Written instruction:
Beginning at the line containing "At what distance is" and continuing to the end of the records below, give each line again exactly as it stands, and only those lines.
-- begin Data for this task --
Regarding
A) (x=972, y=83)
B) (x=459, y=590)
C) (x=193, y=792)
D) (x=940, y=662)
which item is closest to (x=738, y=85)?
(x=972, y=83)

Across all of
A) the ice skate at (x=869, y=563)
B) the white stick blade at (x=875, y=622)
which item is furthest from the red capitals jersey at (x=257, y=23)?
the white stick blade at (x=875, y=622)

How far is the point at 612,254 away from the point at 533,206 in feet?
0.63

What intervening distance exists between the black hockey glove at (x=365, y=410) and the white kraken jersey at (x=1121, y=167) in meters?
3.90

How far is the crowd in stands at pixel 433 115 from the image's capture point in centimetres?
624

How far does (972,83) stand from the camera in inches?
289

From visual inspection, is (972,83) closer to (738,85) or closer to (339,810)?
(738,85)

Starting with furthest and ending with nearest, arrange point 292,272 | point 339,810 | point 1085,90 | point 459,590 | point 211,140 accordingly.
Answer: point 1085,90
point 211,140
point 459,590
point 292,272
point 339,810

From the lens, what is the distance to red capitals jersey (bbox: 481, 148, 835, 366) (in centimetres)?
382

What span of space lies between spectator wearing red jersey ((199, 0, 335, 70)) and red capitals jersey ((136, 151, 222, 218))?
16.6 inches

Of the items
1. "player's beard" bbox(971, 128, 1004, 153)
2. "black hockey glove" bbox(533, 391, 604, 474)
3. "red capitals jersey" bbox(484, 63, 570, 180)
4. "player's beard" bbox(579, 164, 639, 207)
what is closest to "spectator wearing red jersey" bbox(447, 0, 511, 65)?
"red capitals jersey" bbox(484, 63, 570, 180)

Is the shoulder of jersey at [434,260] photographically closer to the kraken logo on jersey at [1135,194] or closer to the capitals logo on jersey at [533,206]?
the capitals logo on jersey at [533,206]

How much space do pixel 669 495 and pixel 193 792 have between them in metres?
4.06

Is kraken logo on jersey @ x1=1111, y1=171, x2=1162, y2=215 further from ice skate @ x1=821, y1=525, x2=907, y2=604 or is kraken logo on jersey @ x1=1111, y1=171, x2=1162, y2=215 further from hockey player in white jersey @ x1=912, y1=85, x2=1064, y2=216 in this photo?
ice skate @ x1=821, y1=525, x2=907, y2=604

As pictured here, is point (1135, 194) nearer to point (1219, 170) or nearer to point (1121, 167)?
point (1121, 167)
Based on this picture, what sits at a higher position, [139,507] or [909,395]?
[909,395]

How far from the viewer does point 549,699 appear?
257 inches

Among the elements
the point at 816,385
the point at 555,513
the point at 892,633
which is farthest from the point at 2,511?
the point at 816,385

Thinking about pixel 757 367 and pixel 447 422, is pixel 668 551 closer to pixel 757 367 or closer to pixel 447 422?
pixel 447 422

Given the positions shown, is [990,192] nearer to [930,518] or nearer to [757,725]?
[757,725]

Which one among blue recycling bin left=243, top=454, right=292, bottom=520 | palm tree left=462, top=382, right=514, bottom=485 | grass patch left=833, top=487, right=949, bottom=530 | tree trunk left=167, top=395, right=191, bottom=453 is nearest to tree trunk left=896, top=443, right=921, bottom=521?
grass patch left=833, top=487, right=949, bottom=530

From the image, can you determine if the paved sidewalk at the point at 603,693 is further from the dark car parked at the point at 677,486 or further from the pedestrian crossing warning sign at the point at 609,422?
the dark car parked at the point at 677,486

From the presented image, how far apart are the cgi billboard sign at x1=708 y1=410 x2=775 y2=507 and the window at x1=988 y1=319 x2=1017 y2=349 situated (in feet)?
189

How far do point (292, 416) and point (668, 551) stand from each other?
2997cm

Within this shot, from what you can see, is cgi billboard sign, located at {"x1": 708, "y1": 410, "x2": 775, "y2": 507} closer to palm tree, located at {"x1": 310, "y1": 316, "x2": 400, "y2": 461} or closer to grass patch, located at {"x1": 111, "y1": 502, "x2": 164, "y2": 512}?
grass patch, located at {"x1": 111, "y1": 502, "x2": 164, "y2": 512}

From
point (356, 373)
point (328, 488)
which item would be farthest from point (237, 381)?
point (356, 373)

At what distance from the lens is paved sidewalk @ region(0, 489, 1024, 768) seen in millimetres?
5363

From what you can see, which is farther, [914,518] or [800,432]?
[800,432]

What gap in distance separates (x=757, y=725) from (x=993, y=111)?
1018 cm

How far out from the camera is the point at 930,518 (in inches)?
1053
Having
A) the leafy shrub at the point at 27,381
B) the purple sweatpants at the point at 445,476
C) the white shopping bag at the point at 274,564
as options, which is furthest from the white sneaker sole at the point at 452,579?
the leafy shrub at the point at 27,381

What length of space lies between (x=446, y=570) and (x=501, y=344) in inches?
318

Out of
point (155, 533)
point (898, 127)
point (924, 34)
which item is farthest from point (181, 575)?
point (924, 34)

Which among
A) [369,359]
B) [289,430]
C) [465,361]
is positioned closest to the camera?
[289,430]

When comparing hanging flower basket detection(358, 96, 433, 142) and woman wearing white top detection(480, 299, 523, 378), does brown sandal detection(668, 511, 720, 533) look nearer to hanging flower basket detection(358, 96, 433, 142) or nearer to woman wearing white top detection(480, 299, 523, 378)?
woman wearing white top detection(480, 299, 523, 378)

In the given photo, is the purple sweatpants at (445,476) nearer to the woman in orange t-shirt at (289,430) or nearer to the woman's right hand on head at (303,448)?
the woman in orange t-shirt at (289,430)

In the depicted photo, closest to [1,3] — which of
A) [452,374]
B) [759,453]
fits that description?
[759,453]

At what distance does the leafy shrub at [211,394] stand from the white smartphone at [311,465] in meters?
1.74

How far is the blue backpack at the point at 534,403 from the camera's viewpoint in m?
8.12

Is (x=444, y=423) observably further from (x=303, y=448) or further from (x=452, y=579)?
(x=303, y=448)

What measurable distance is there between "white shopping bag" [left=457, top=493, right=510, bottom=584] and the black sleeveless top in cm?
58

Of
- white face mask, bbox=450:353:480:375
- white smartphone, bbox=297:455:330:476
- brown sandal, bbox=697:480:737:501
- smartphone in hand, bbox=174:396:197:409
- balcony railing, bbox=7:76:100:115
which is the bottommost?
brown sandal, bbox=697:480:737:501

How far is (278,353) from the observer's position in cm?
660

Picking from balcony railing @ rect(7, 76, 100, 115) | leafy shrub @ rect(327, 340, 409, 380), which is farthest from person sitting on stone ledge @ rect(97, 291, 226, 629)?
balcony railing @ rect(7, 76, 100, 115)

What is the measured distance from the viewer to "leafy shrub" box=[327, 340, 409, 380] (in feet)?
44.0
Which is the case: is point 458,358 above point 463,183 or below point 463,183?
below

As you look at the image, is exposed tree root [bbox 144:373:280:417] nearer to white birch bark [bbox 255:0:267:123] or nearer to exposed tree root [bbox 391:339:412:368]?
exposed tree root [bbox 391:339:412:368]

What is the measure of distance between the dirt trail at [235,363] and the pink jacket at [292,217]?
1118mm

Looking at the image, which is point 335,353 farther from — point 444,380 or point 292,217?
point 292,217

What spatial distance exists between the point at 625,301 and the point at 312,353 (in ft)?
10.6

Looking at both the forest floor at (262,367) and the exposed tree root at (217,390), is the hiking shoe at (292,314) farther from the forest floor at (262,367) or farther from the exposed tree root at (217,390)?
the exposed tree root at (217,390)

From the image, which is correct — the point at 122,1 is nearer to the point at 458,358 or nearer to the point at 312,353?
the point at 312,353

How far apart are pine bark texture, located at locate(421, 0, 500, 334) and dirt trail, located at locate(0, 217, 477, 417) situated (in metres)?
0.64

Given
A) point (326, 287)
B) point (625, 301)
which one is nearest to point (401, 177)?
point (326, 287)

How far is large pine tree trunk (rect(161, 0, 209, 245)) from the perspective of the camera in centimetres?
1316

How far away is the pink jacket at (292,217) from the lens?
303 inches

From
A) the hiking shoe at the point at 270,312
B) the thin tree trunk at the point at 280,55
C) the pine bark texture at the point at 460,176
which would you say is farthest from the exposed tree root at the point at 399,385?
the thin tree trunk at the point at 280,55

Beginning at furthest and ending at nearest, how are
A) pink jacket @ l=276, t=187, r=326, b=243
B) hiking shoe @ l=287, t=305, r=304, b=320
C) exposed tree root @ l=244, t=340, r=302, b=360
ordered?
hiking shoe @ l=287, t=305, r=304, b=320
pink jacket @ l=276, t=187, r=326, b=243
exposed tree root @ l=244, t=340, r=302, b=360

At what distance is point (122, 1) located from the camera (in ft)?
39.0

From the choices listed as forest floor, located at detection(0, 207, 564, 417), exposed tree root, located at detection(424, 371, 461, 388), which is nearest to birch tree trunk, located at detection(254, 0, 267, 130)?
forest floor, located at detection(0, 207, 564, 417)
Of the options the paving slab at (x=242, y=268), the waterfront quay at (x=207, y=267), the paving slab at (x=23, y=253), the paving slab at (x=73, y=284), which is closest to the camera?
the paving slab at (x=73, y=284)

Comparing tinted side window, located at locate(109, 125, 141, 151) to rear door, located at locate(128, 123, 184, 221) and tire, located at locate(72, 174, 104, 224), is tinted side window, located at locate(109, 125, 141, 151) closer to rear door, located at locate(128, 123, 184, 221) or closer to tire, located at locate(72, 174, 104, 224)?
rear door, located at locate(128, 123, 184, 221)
-- end Data for this task --
Exercise output:
At what distance is point (122, 1) located from the camera (in ft)?
39.0

From the choices listed as forest floor, located at detection(0, 207, 564, 417), exposed tree root, located at detection(424, 371, 461, 388), which is nearest to birch tree trunk, located at detection(254, 0, 267, 130)?
forest floor, located at detection(0, 207, 564, 417)
Of the options the paving slab at (x=242, y=268), the waterfront quay at (x=207, y=267), the paving slab at (x=23, y=253), the paving slab at (x=73, y=284), which is closest to the camera?
the paving slab at (x=73, y=284)

Comparing tinted side window, located at locate(109, 125, 141, 151) to rear door, located at locate(128, 123, 184, 221) and tire, located at locate(72, 174, 104, 224), is tinted side window, located at locate(109, 125, 141, 151) closer to rear door, located at locate(128, 123, 184, 221) or closer to tire, located at locate(72, 174, 104, 224)?
rear door, located at locate(128, 123, 184, 221)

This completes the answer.